Announced everywhere a few weeks ago, this months issue of Roundel talks about how Toyota wants a sports car, mid-engine high efficiency, 2 seater.
Just the Facts:
BMW and Toyota on Friday expanded their joint research and development beyond previously announced environmental technologies work.
Under the latest agreement, BMW and Toyota will cooperate in four areas: vehicle architecture and components, including for sports cars; fuel cells; lightweight technologies and vehicle electrification.
BMW and Toyota executives insist the development agreement is not a sign of the companies merging.
MUNICH, Germany ? BMW and Toyota announced on Friday that they will jointly develop sports cars, in addition to collaborating on environmental technologies including fuel cells, vehicle electrification and lightweight materials. No details on the jointly developed future sports cars were provided.
"I get so excited thinking about the cars that will result from this relationship," said Akio Toyoda, president of Toyota Motor Corporation, as he signed the agreement in Munich Friday with BMW Board Chairman Norbert Reithofer. "I am the one most looking forward to a sports car that is environmentally friendly and truly excites car fans around the world."
Since 2009 when he took the reins of the company his grandfather founded, Toyoda has promised more emotional cars to replace Toyota's bland ones. The much more stylish 2013 Toyota Avalon, which goes on sale in the U.S. at year's end, is the first vehicle to have Toyoda's imprint. "The attractive and emotional products we plan cannot be born in conference rooms but only where real development takes place," Toyoda said Friday.

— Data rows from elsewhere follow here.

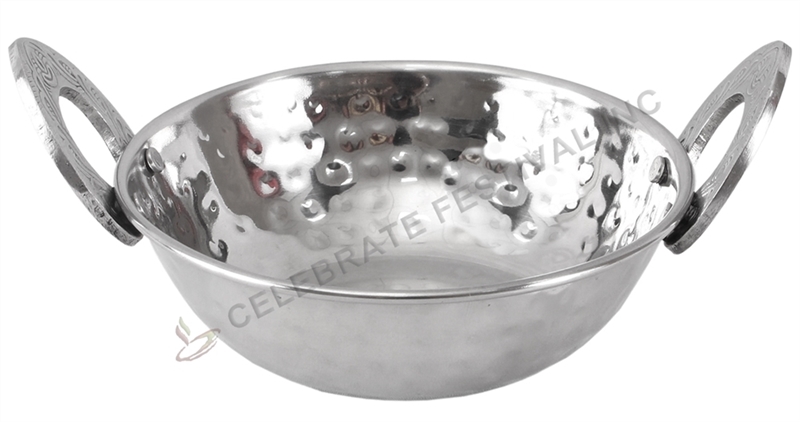 Kadai- Serveware - Indian Style Serving Bowl- Hand Hammered Stainless Steel 30 oz - made available by Celebrate Festival Inc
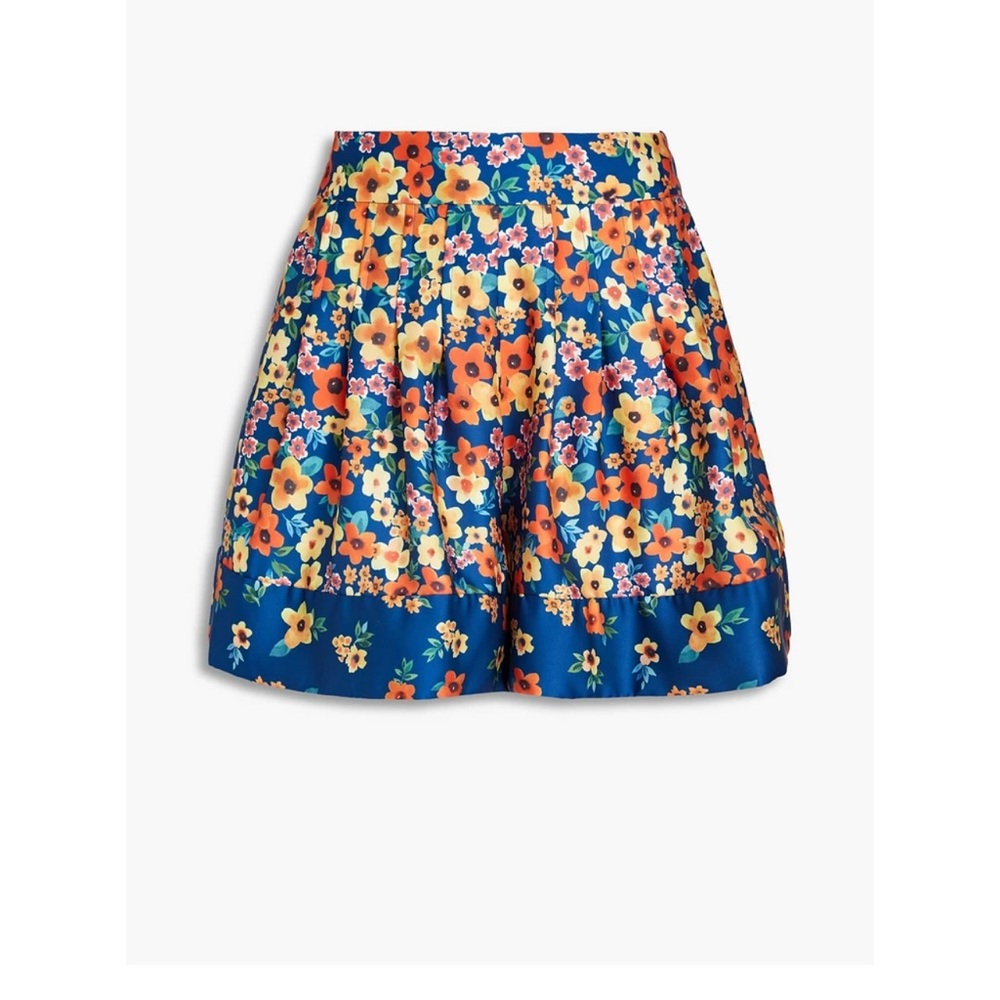 AMUR Pleated Floral Satin Shorts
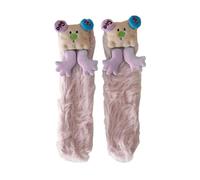 Zuoeay Women Winter Cartoon Dog Fleece Slipper Socks Thick Warm Thermal Colorful Fuzzy Floor Indoor Home Gift Winter Thermal Warm Floor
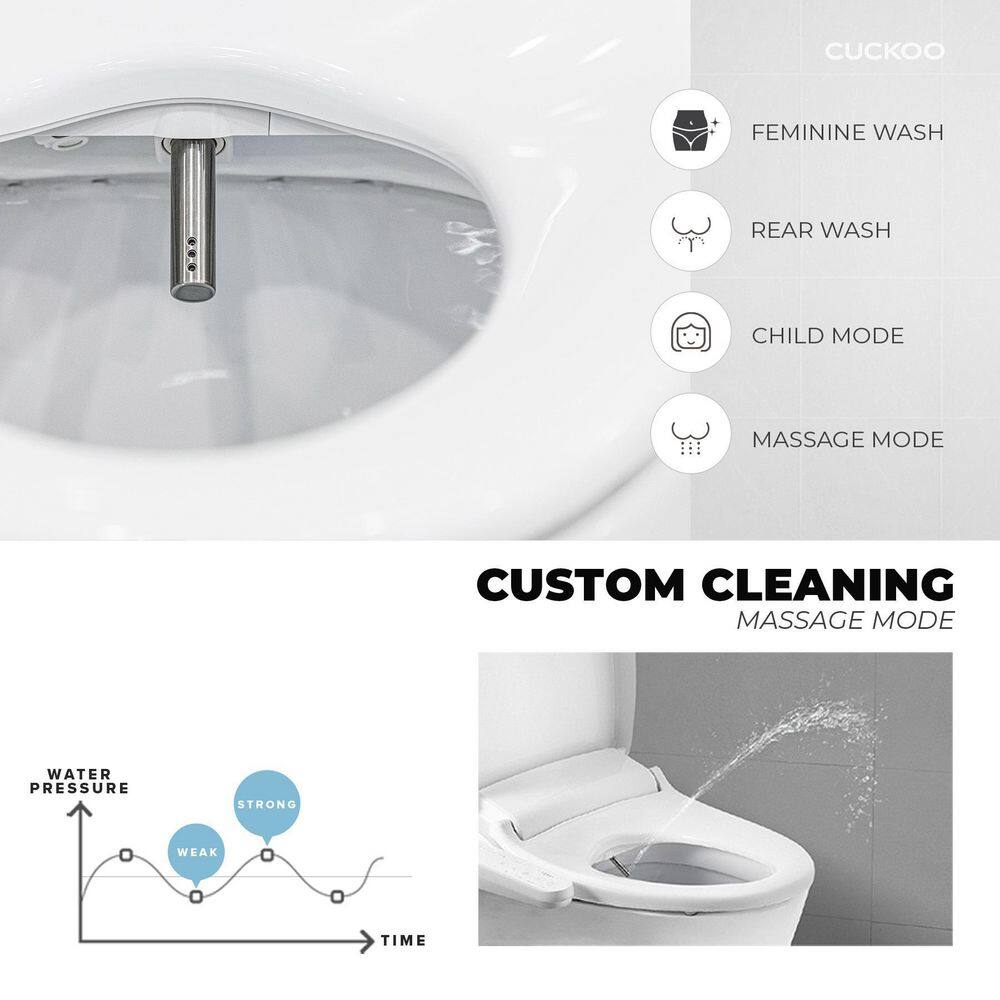 Cuckoo Electric Heated Bidet Seat for Elongated Toilet with Unlimited Heated Water Control Panel in. White CBT-N1030EW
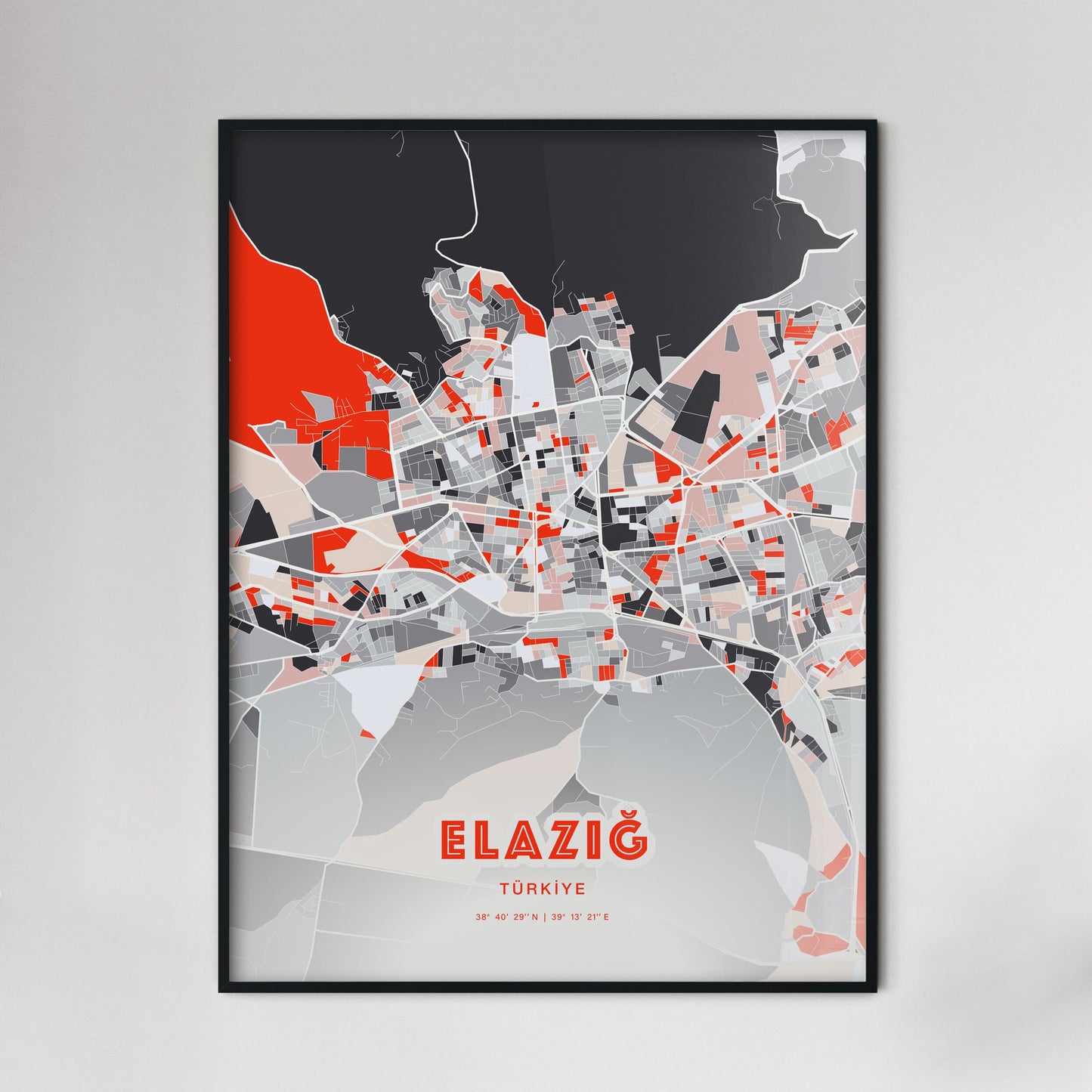 Colorful ELÂZIĞ TURKEY Fine Art Map Modern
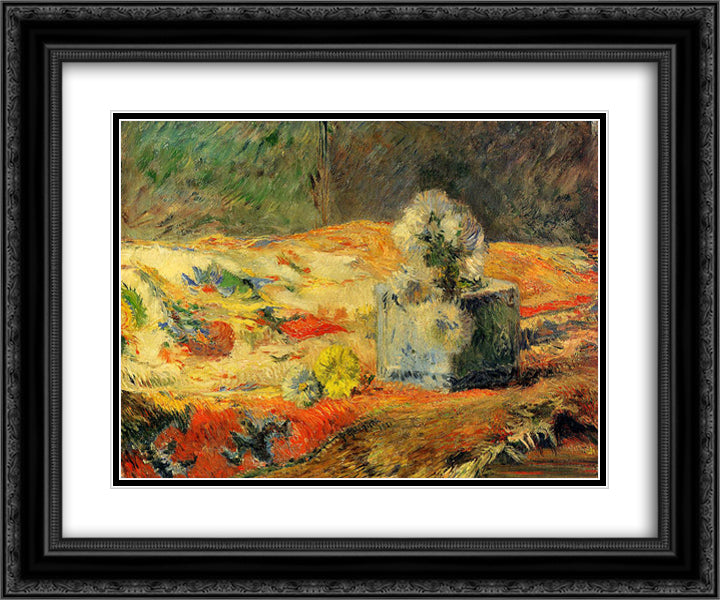 Flowers and carpet 24x20 Black Ornate Wood Framed Art Print Poster with Double Matting by Gauguin, Paul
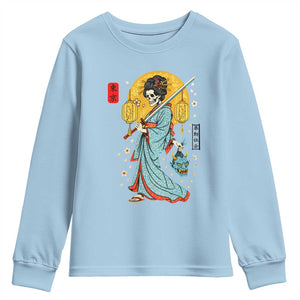 Gothic Samurai Geisha Skeleton Youth Sweatshirt Japanese Kimono And Katana TS12 Light Blue Print Your Wear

One of those places promises to be Germany's famous N?rburgring. "When I drive at N?rburgring, there is always a car that passes me, and it is a BMW," said Toyoda, an avid racer. "BMW knows how to make a car perform. BMW knows more than anyone else that roads make cars. At N?rburgring, BMW is my greatest rival and has earned my utmost respect."
Toyota and Subaru already have collaborated sports car development with the result being the hot-selling Scion FR-S and Subaru BRZ.
The announcement Friday by BMW and Toyota expands on cooperative arrangements agreed to earlier by the two companies. Last December, BMW and Toyota announced they would explore joint research on mid- to long-term, next-generation environmental technologies that leveraged Toyota's expertise in hybrids and BMW's diesel expertise. In March, the companies kicked off joint research into next-generation, lithium-ion batteries used in hybrid and electric cars. The deal also included BMW supplying Toyota's European subsidiary with diesel engines starting in 2014.
The two companies insist they will remain independent entities but will continue to explore areas for collaboration.
Inside Line says: What do you get when you cross a BMW with a Toyota sports car? Company executives promise emotion, performance and environmental friendliness.